ChIP: Sonication - (Dec/16/2005 )
I have been using EZ ChIPTM protocol from Upstate. I have been trying to find the optimal conditions for sonication, but I have problems to do it. I use an ultrasonic homogenizer, model 150 V/T (Biologics) at about 40% of maximum power (I suppose it, because the LED doesn’t work) and at 50% pulser. I sonicated from 70 seconds until 15 seconds, but when I run a gel, there is too much DNA that isn’t sonicated.
hi are you getting any foaming in your protocol? if so this is probably why.
shearing efficency reduces with foaming, check out the pinned topic
When I got foaming I saw that DNA wasn’t sheared. But, I’m not usually getting foaming, and I saw a smear, but most of the DNA isn’t sheared enough.
I think the problem is that the sonication time is not enough. You are using modest power setting as indicated by no foaming. I would suggest that you increase the total time to 150 second, that is a series of 15x10" bursts, pause for 10"-20" between every burst.

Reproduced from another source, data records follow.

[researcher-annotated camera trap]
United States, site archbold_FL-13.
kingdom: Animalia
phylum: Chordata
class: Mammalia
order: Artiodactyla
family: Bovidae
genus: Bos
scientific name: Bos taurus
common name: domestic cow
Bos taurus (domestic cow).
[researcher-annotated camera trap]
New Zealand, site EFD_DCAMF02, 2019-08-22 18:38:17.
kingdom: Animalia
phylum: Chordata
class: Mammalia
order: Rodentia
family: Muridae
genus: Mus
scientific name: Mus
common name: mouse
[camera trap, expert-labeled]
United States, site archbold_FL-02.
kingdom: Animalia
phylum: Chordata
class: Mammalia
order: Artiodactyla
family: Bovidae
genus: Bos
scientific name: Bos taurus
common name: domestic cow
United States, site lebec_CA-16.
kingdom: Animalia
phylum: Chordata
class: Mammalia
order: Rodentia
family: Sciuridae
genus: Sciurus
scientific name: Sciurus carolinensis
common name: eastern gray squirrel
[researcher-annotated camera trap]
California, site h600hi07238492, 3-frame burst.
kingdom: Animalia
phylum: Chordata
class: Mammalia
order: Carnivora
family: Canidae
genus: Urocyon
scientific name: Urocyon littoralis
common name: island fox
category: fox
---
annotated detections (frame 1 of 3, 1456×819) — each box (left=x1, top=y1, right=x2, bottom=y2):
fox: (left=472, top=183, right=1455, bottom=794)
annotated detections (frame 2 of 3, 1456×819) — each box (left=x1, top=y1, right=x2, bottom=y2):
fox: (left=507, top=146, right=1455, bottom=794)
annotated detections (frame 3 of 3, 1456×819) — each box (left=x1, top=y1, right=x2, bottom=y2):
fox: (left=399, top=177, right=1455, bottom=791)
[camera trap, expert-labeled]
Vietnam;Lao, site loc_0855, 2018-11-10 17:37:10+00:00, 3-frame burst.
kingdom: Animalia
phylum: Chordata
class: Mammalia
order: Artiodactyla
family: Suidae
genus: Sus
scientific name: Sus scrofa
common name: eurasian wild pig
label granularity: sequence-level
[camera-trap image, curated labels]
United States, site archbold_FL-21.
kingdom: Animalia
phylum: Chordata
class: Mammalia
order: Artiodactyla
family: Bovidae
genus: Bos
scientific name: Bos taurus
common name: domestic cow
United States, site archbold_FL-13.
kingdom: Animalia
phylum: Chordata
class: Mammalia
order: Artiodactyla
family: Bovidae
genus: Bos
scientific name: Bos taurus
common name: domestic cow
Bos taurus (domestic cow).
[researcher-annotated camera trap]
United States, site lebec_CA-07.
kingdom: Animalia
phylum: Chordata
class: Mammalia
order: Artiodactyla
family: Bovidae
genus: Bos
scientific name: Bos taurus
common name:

After sonication you have to do a reverse crosslinking and purification before running the gel.
Sorry, but I had a mistake in the first message. I sonicated until even 13 minutes and I still obtained fragments higher than 1000 bp. And after socincation I did a reverse crosslinking and I added RNase and Proteinase.
And, on the other hand, is the sonication dependent on cell type? Because, I work with cells in suspension (Jurkat T cells). Could it be the reason of my problems?
Thanks for your replies, I'll try to check it another time.
In what volume you do the sonication? Both volume and cell type can affect sonication efficiency.
I do the sonication with a final volume between 300-500 microliters.
Could it be that with my cells I have over-crosslink? I use a final concentration of 1% of formaldehyde. Maybe I must try with lower concentrations, musn't I?
or shorter times, instead of 10 minutes, 5 minutes. over fixation will affect IP efficiency.